● **REQUIREMENT**
Reproduce the rows word for word, starting with the line that contains "Could you tell" and continuing through the final line of the rows.

--- start RECORDS SHOWN ---

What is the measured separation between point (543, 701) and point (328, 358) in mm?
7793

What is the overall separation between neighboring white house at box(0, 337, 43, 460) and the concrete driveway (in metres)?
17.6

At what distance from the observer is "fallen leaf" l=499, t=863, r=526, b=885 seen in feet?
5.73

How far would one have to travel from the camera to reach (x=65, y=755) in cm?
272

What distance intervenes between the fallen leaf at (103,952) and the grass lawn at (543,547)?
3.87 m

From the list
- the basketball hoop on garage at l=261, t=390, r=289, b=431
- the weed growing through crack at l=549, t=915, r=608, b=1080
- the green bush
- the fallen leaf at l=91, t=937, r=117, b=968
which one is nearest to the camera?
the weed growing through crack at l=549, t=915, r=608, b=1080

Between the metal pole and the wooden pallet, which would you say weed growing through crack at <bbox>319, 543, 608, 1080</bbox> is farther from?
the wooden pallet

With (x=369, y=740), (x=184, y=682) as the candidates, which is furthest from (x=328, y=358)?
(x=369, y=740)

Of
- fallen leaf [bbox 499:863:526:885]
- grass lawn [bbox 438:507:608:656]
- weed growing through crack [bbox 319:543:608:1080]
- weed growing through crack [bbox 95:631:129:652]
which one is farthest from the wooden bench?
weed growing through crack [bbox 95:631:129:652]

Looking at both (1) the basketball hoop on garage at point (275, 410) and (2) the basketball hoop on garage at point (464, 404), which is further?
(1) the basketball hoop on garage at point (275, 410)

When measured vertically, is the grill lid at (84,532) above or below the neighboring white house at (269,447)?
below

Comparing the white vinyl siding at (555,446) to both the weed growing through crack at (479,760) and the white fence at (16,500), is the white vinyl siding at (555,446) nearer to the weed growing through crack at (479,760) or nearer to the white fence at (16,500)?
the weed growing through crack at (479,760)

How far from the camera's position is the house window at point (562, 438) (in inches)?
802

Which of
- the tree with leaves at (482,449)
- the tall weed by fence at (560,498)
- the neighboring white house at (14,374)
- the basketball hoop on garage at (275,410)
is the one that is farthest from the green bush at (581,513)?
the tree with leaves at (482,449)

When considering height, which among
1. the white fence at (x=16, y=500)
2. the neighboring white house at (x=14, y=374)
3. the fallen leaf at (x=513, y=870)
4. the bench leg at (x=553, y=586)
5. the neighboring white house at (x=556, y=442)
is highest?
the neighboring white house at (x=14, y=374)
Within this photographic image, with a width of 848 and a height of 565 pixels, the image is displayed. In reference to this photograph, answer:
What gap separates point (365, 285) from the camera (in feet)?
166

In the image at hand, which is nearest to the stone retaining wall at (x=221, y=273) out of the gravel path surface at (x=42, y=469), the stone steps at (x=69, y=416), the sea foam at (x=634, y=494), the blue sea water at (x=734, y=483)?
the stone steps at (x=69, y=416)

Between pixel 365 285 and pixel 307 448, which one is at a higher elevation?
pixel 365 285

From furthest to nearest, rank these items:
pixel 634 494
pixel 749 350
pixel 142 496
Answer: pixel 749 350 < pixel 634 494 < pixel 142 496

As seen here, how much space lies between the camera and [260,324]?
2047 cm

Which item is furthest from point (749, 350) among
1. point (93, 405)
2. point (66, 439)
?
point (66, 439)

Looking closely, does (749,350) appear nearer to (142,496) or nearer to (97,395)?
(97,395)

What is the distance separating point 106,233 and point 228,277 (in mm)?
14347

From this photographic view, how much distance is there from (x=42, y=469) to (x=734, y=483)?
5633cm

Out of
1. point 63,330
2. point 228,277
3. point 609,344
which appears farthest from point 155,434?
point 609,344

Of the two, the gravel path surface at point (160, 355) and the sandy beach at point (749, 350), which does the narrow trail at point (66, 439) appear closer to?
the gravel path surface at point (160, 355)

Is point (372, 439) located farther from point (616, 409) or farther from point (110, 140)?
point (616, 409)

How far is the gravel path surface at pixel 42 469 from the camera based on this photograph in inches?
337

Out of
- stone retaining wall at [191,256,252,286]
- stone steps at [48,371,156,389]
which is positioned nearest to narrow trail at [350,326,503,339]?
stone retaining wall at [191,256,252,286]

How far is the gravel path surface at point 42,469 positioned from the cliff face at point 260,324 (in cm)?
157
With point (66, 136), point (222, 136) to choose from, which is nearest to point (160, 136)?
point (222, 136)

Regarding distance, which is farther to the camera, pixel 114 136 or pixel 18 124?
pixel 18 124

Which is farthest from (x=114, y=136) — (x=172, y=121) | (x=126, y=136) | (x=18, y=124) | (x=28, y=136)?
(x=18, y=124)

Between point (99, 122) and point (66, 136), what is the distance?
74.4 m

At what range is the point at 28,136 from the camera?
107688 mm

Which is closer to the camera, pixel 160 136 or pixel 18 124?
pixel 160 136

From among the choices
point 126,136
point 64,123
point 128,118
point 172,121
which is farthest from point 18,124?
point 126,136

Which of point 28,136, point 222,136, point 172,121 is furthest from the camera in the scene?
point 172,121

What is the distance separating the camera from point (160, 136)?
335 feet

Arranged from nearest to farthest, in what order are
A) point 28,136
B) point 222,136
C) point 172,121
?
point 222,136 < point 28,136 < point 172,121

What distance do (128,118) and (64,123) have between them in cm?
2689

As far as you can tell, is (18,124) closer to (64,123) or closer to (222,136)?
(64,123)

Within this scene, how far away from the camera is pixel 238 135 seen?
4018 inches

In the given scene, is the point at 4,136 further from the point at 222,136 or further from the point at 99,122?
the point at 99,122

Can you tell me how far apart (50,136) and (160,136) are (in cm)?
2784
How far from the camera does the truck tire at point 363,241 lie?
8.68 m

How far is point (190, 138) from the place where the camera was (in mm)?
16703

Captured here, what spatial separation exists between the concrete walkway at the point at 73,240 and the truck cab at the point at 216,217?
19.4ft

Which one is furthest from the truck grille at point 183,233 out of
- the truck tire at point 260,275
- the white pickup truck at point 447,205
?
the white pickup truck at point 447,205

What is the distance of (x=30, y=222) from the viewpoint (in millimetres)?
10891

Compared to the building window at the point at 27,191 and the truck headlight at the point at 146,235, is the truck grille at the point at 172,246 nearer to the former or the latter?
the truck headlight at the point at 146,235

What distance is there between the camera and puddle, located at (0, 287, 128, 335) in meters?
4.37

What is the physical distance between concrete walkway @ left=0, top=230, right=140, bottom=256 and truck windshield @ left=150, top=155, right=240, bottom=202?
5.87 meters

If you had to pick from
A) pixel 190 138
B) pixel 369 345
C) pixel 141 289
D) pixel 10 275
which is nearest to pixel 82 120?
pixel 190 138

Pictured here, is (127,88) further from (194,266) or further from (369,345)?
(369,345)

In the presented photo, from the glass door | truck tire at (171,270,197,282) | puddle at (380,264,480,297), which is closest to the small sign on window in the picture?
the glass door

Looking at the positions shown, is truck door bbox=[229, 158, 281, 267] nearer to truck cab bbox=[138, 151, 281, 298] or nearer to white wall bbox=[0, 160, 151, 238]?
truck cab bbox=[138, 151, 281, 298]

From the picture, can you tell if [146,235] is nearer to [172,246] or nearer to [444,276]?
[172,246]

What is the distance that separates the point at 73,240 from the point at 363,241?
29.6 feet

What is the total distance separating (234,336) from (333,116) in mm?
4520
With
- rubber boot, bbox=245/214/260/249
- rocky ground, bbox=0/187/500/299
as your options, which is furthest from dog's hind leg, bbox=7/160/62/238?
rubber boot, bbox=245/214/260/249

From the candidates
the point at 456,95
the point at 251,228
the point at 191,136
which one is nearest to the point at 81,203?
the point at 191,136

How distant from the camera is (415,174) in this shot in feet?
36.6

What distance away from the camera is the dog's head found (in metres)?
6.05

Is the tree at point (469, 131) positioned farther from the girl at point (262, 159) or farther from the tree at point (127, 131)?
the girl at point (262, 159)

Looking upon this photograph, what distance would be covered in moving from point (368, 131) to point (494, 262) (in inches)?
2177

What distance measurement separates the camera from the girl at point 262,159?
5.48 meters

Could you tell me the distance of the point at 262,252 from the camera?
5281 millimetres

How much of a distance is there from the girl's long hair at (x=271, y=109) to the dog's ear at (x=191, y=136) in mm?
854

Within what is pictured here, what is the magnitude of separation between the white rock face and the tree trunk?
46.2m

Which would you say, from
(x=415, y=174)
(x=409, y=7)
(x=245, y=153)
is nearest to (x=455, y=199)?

--- end RECORDS SHOWN ---

● **WRITTEN RESPONSE**
Could you tell me the distance of the point at 262,252 from the camera?
5281 millimetres

How much of a distance is there from the girl's long hair at (x=271, y=109) to the dog's ear at (x=191, y=136) in mm?
854

Within what is pictured here, what is the magnitude of separation between the white rock face and the tree trunk?
46.2m

Which would you say, from
(x=415, y=174)
(x=409, y=7)
(x=245, y=153)
is nearest to (x=455, y=199)?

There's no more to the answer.